Exercise aim
Return each line from the listing below that contains the word "centimetres". Case matters.

Records provided
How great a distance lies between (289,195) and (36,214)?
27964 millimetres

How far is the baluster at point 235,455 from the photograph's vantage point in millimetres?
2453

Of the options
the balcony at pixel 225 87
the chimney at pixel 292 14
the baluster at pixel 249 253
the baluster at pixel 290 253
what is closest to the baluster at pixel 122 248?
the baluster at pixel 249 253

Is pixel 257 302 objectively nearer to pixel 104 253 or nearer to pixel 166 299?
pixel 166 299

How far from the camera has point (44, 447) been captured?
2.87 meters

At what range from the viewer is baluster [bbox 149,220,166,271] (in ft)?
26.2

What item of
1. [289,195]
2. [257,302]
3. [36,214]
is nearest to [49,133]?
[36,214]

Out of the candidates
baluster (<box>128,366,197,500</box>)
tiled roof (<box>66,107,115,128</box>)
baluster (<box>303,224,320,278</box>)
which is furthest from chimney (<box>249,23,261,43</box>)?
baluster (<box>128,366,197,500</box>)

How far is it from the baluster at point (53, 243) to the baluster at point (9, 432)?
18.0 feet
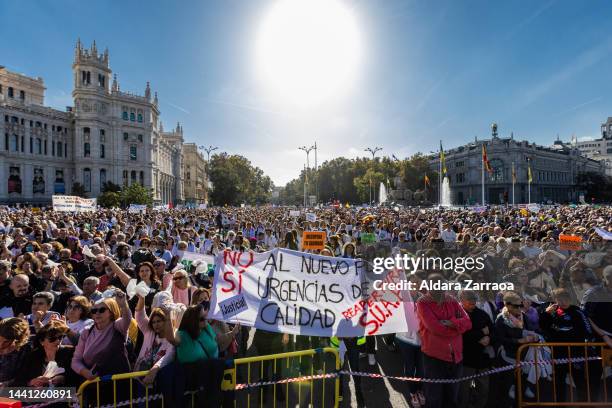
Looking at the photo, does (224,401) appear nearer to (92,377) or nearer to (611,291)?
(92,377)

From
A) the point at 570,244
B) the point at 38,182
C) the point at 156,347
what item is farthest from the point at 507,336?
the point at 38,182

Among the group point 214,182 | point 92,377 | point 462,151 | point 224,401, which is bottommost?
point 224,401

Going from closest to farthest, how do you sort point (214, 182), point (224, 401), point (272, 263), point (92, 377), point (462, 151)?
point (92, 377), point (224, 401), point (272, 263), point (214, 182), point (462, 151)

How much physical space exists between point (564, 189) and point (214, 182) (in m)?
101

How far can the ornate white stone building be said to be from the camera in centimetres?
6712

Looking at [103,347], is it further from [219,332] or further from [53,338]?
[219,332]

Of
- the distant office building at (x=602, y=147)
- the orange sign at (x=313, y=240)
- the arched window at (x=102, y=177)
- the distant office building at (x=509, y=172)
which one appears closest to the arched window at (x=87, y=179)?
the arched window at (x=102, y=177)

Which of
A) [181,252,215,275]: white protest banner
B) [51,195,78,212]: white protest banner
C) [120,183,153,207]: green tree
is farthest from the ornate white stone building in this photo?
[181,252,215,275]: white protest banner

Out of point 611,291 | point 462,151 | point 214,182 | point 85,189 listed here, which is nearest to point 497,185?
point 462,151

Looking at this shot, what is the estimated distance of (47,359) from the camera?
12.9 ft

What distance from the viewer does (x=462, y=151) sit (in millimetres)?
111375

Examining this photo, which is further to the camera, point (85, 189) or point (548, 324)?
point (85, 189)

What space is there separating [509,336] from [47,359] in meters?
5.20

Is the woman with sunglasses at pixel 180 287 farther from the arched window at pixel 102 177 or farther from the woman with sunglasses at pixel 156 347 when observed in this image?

==

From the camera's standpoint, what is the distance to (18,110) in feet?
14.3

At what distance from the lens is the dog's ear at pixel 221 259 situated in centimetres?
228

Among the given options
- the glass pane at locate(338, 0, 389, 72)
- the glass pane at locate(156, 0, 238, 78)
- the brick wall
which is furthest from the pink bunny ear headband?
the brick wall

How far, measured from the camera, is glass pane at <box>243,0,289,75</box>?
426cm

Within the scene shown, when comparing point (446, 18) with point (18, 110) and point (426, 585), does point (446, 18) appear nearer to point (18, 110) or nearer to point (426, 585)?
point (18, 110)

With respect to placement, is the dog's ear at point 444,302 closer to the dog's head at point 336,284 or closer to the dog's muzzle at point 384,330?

Result of the task
How far can the ornate white stone building be said to be from the camera in centimetres?
At what distance from the lens is the dog's ear at pixel 221 259 situated in centimetres?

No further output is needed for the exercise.